*REQUEST*: Show each line from the items below that contains the word "person".

*INPUT RECORDS*:
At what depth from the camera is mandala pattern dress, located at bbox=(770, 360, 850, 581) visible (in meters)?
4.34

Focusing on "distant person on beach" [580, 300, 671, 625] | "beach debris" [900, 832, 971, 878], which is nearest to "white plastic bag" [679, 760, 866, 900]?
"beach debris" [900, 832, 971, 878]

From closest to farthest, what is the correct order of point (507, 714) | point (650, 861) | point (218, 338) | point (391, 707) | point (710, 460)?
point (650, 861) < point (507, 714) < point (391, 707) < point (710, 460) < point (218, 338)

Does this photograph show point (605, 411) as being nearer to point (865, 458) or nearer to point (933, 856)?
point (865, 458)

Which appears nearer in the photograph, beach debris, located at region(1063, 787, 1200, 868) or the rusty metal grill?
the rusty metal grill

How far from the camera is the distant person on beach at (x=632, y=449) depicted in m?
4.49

--

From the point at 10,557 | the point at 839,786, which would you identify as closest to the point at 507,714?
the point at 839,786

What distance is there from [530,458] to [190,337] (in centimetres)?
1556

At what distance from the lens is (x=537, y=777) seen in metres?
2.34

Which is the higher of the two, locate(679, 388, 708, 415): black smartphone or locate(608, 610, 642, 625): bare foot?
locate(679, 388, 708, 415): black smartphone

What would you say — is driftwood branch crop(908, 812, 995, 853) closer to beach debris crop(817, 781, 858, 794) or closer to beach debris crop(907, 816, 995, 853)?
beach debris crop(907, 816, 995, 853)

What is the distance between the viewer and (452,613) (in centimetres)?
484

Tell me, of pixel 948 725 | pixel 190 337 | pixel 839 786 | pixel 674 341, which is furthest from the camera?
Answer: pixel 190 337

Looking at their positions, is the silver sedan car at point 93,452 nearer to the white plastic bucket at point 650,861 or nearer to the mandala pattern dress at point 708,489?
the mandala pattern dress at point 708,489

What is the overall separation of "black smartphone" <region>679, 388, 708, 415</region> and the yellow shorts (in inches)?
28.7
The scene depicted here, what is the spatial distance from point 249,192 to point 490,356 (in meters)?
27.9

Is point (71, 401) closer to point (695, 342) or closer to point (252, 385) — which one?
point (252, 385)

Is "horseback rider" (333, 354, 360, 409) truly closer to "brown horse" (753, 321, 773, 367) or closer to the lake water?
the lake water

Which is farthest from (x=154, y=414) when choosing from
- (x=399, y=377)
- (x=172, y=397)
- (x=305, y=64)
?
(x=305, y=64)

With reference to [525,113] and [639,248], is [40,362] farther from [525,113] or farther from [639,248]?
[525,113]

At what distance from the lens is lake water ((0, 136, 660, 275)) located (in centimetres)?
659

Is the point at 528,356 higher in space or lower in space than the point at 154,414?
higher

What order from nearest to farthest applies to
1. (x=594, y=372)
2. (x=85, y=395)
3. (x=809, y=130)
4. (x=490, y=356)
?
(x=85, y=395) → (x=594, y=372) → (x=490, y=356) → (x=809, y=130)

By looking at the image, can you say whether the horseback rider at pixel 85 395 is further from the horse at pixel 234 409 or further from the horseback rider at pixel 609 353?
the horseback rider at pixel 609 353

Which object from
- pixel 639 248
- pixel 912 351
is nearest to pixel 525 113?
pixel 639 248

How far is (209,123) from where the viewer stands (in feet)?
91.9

...

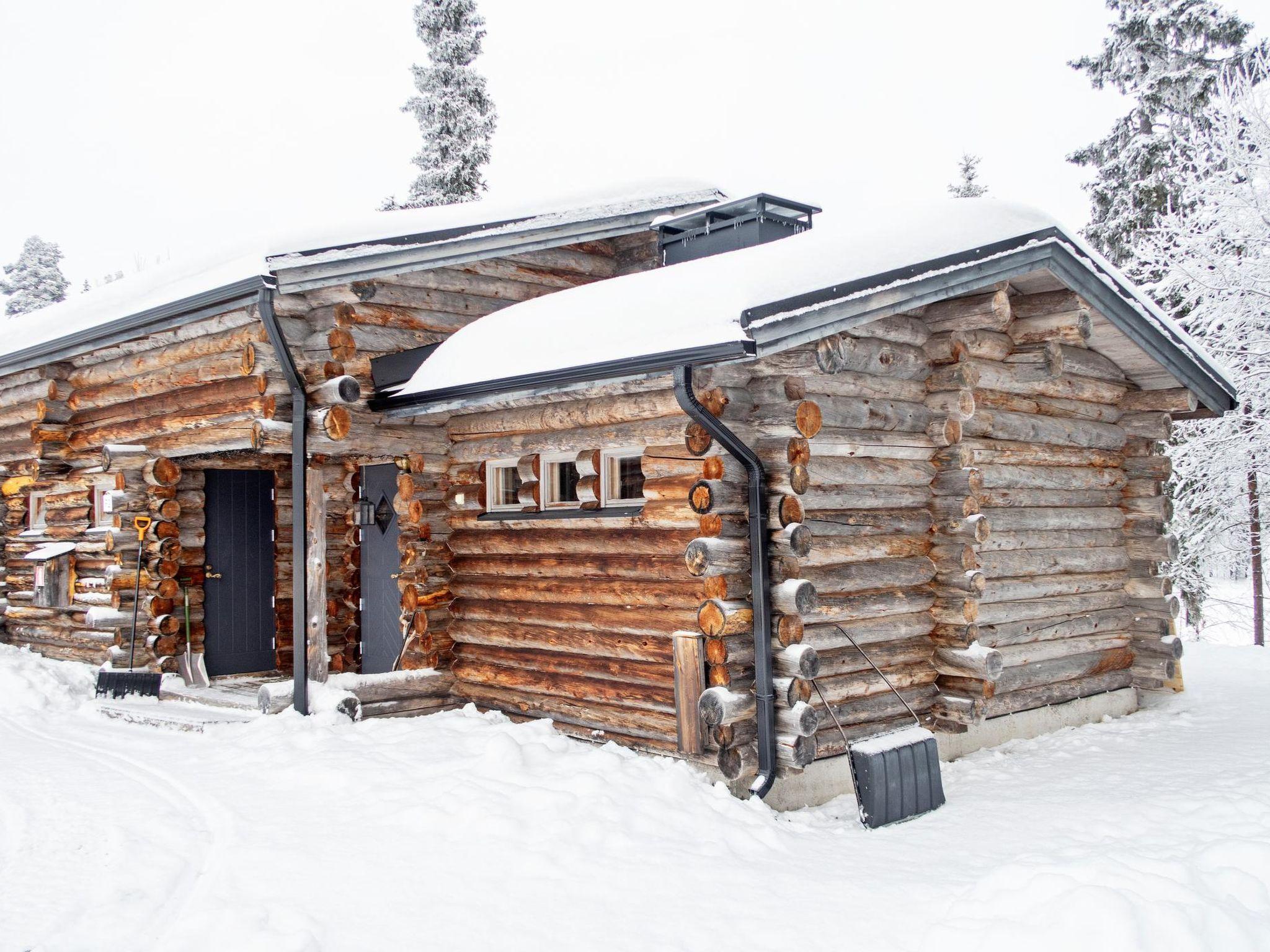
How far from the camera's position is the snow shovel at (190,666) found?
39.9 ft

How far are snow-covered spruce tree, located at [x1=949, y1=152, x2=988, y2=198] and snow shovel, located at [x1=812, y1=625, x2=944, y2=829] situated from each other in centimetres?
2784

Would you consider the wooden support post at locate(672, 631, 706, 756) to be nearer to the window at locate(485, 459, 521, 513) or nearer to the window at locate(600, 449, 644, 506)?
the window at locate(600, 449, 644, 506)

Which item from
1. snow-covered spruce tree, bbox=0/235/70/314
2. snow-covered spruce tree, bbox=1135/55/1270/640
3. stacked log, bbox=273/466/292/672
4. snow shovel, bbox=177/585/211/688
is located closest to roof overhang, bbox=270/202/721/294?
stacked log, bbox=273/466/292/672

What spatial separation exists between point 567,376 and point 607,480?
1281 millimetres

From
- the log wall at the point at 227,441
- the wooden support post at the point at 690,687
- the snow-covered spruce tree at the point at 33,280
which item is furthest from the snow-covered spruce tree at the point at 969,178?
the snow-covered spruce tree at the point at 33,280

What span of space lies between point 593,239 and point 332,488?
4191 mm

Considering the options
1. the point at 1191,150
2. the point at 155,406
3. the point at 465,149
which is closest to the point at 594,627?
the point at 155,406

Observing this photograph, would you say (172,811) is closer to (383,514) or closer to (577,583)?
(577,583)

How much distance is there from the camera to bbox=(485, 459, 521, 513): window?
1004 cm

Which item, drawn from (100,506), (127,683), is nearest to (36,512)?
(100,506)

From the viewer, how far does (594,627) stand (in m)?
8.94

*TASK SOLUTION*:
Focusing on "distant person on beach" [580, 300, 671, 625] | "beach debris" [900, 832, 971, 878], which is nearest to "white plastic bag" [679, 760, 866, 900]?
How far from the camera is the distant person on beach at (x=632, y=449) depicted in m?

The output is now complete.